:: Quoted passage ::
= Murder of Deborah Gardner =

American murder victim who was killed in 1976 in Tonga

Deborah Gardner was a 23-year-old American Peace Corps volunteer who was murdered by another volunteer, Dennis Priven, in the Polynesian island kingdom of Tonga in 1976. The handling of Priven's trial brought much criticism upon the Peace Corps.

==Background==
Deborah Gardner was a recent graduate of Washington State University when she joined the Peace Corps. After completing training, she was assigned to teach science and home economics to high school students in Nuku'alofa, the capital city of Tonga. There she met Dennis Priven, another Peace Corps volunteer who had come to Tonga the previous year.

Priven became infatuated with Gardner, but she did not return his feelings. This became evident when Gardner accepted a dinner invitation from Priven. He had anticipated a romantic evening, but after he attempted to give Gardner an expensive gift, she stated that she felt uncomfortable and left. Despite this, Priven continued to pursue her. Gardner tried to avoid him, going as far as requesting a transfer to another island. Priven, meanwhile, tried to get his Peace Corps service extended for another year so he could stay near Gardner. Tonga's Peace Corps director, Mary George, denied both requests.

A few months before Priven's two-year Peace Corps service was completed, a party was held for all the volunteers on Tonga. Both Priven and Gardner attended. Many volunteers became intoxicated, including Gardner. She left the party with a male volunteer, who escorted her to her house. This was witnessed by Priven, who became jealous.

== Murder ==
On 14 October 1976, less than a week after the party, a local Tongan man heard screams coming from Gardner's house and rushed to the scene. He reported seeing Priven attempting to drag Gardner out of the house. As soon as Priven noticed the witness, he released Gardner and fled on a bicycle. Gardner later died from 22 stab wounds, but not before she was able to name her assailant. Priven attempted suicide by taking Darvon and cutting his wrists, but changed his mind and sought out a friend to accompany him to the police to turn himself in. He was charged with murder and tried in Tonga.

==Trial ==
At trial, the prosecution claimed that Priven killed Gardner in anger over his rejection. For his defense, Priven was represented by lawyer Clive Edwards, who would later become deputy Prime Minister of Tonga. A psychiatrist hired by the Peace Corps testified that Priven was a paranoid schizophrenic who proclaimed himself to be Gardner's Jesus Christ and that Gardner was possessed by the devil. Priven was found not guilty by reason of insanity.

Despite the verdict, the Tongan justice system was reluctant to release Priven. After receiving a letter from the U.S. State Department promising he would be involuntarily committed to a mental hospital, Tonga handed him over to the U.S. government. When Priven arrived in the U.S., however, Priven requested and was granted release, as the government discovered it had no legal grounds to hold him.
:::
- [Exercises to complete]
[1] In the account of the Deborah Gardner murder, who was Tonga's Peace Corps director who denied both Gardner's transfer request and Priven's extension request?
[2] Carry on the account of the Deborah Gardner murder, picking up after its final sentence about Priven's release in the U.S.
:: Source data ::
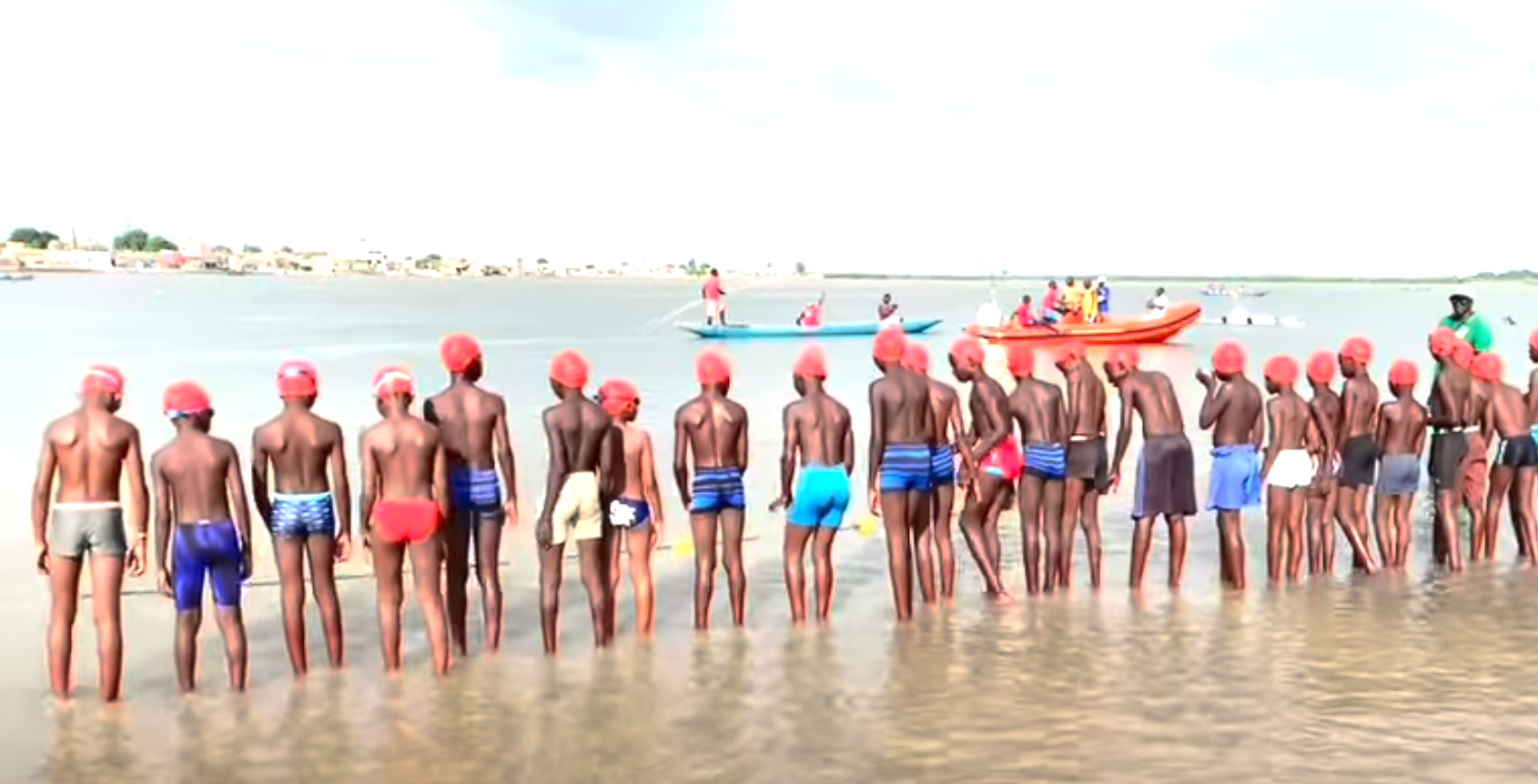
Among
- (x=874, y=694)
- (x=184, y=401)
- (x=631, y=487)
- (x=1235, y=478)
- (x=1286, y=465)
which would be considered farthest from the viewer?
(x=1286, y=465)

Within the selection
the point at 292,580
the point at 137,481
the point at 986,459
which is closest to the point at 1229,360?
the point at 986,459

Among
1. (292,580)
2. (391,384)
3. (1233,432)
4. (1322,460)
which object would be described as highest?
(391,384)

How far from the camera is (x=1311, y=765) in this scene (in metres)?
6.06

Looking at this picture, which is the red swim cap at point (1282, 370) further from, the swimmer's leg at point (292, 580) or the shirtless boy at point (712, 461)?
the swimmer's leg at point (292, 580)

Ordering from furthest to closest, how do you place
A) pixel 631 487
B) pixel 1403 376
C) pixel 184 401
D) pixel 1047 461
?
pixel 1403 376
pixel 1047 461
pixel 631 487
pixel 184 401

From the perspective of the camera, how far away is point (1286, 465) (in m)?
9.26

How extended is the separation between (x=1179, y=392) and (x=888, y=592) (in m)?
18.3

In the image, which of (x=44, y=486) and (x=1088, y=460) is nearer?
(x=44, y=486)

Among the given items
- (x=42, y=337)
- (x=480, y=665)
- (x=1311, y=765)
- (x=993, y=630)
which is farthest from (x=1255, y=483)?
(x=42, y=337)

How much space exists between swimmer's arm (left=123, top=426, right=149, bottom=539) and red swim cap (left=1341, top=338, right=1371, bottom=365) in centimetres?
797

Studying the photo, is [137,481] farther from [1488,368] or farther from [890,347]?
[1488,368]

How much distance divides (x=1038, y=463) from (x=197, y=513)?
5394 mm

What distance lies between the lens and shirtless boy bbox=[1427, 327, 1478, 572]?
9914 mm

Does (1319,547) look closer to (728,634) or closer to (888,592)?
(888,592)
:::
- [Expected outputs]
[1] Mary George.

[2]
Under pressure from his family and the Peace Corps, Priven ultimately agreed to a psychiatric evaluation. He was interviewed by a psychiatrist associated with the hospital where the government had intended him to serve his commitment. His diagnosis fit the prosecution's theory; Priven had suffered a "situational psychosis" after being rejected by Gardner. Since the diagnosis determined that Priven was not schizophrenic, he could not be committed. Priven returned to New York City after his release and worked for the Social Security Administration until his retirement. Priven died on April 1, 2023.

==Criticism ==
The Peace Corps has been criticized for its handling of the murder, particularly since a book on the case was published in 2005, acquainting a wider public with the details. Criticisms include that Priven's defense in Tonga was supplied by the Peace Corps, that the Peace Corps allegedly went to great efforts to cover up the incident, and that Priven was not suffering from a psychiatric disorder that would have allowed him to mount a successful psychiatric defense in a U.S. court.

In 2005, the U.S. Attorney's Office in Seattle looked into the possibility of bringing charges against Priven for the murder, but concluded that he could not be tried in any jurisdiction in the U.S. Although a 1994 law allows prosecutors to bring charges against an American citizen who kills another American citizen while overseas, and the PATRIOT Act allows U.S. Courts to try Americans for crimes they may have committed while overseas, neither of these laws were in effect in 1976 and they cannot therefore be applied retroactively to the Gardner murder case.

Although Priven's psychiatrist at his trial testified that he suffered from latent paranoid schizophrenia, a panel of psychiatrists who discussed the murder as a case study in 2005 concluded that Priven was probably suffering from narcissistic personality disorder, which manifests itself as an obsessive involvement with one's own interests and a lack of empathy for others. They further concluded that had Priven been charged in an American court, he would not have been able to mount a successful defense "by reason of insanity."